Cloud Atlas est surtout un superbe cadeau pour les acteurs-caméléons. Tom Hanks, par exemple, incarne ainsi six personnages différents, un dans chacune des intrigues, dont un docteur cupide, un écrivain psychopathe et un berger un peu poltron qui se bat pour sa survie... Le film a donc un petit côté "Où est Charlie ?", et l'on s'amuse à trouver qui est qui derrière d’improbables postiches et prothèses. Pour une fois, ne partez pas dès la fin du film : le générique, qui révèle chacun des rôles des acteurs principaux, réserve quelques surprises !
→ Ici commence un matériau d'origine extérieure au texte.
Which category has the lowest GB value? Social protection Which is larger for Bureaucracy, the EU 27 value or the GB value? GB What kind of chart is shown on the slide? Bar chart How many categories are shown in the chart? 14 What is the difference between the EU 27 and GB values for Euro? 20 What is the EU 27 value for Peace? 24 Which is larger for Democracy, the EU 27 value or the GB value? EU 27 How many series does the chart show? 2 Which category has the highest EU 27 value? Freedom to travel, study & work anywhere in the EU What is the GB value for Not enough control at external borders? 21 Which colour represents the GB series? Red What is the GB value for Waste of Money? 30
Contre : de la métaphysique pour les nuls
Mais pour se laisser prendre complètement par cette épopée, il faut adhérer un minimum au message mystique à mi-chemin entre bouddhisme et philosophie new age. Oui, la mort n'est qu'un passage. Nous pouvons nous réincarner pour corriger nos erreurs et évidemment l'amour peut changer le cours de nos vies. Le message que les auteurs font passer est donc légèrement balourd : soyons sympas et l'humanité finira par s'en sortir.
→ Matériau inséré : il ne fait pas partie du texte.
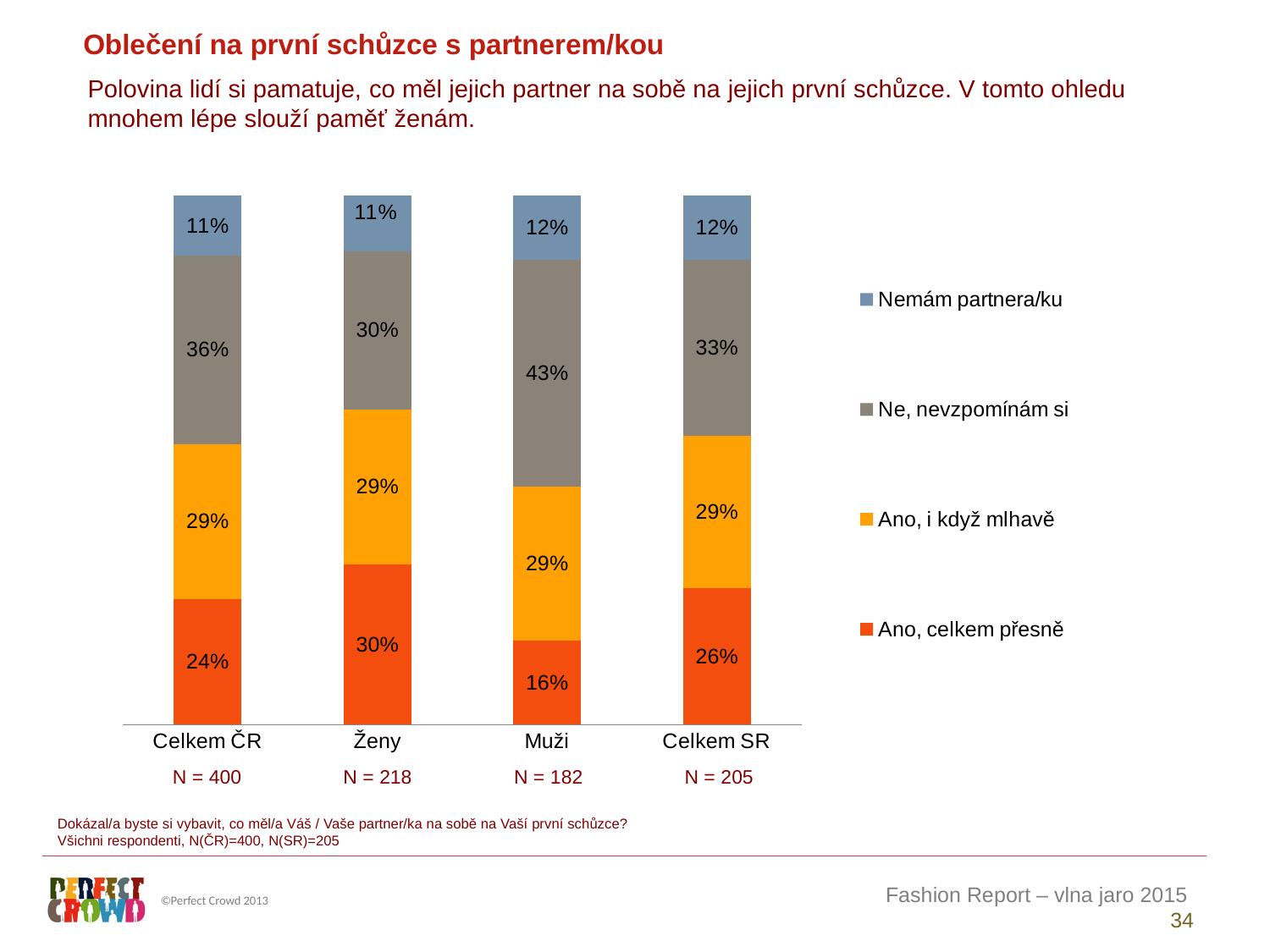
Which category has the lowest value for "Ano, celkem přesně"? Muži Which category has the highest value for "Ne, nevzpomínám si"? Muži What kind of chart is shown on the slide? Stacked bar chart Which is larger: the "Ne, nevzpomínám si" value for Celkem ČR or for Celkem SR? Celkem ČR What is the value for "Ne, nevzpomínám si" in the Ženy bar? 30% What percentage of Muži answered "Ano, celkem přesně"? 16% What is the sample size (N) shown for the Ženy category? N = 218 How many categories are shown on the x axis? 4 What is the difference between the "Ano, celkem přesně" values for Ženy and Muži? 14 percentage points How many series does the legend list? 4 What share of Celkem SR respondents answered "Nemám partnera/ku"? 12% What is the value for "Ano, i když mlhavě" in the Celkem ČR bar? 29%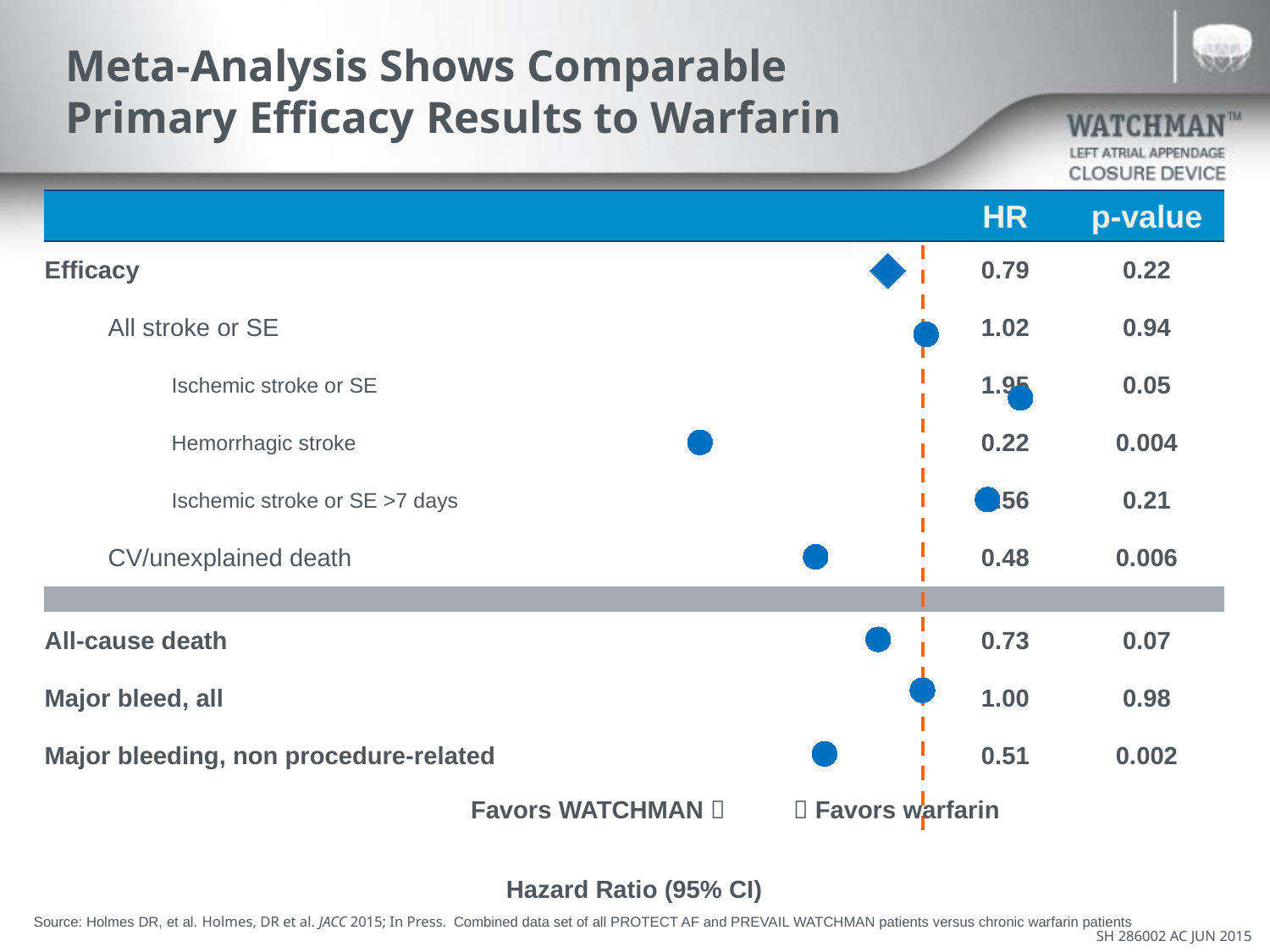
What is the difference between the HR for Efficacy and the HR for All-cause death? 0.06 What kind of chart is shown on the slide? Forest plot (dot plot of hazard ratios) Which outcome has the lowest hazard ratio? Hemorrhagic stroke Which has the larger HR: Major bleed, all or Major bleeding, non procedure-related? Major bleed, all What is the p-value for Hemorrhagic stroke? 0.004 What is the HR for Major bleeding, non procedure-related? 0.51 What is the hazard ratio (HR) for Efficacy? 0.79 What is the HR for CV/unexplained death? 0.48 Which outcome has the highest hazard ratio? Ischemic stroke or SE How many outcomes are plotted in the chart? 9 What is the label of the horizontal axis? Hazard Ratio (95% CI) What is the p-value for All stroke or SE? 0.94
Certaines répliques creuses viennent aussi plomber le récit. Comme lorsqu'un esclavagiste dit à un de ses opposants : "Quoi que tu fasses, cela ne représentera jamais qu'une goutte d'eau dans l'océan", et qu'il se voit répondre : "Mais qu'est-ce qu'un océan, sinon une quantité infinie de gouttes d'eau ?". Bref, le message se veut parfois tellement profond qu'on s'y noie.
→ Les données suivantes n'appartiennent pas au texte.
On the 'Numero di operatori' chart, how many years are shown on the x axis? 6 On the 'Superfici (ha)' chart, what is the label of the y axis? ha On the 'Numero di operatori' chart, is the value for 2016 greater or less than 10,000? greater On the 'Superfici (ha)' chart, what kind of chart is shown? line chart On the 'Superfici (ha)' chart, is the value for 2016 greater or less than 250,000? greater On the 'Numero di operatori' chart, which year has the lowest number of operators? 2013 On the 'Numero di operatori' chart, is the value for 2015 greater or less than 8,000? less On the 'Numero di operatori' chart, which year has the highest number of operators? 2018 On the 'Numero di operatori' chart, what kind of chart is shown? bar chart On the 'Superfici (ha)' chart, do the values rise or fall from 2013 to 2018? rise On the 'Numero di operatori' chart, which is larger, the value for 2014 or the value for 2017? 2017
Enfin, la durée du film (2h45) est un peu dissuasive : après Django Unchained, de Tarantino (2h44), et Lincoln, de Spielberg (2h29), c'est à se demander si les réalisateurs jouent à celui qui a le plus long.
Faut-il y aller ?
Oui. Si vous n'êtes pas rebuté par son message un peu simplet, on vous recommande vivement ce tour de force cinématographique.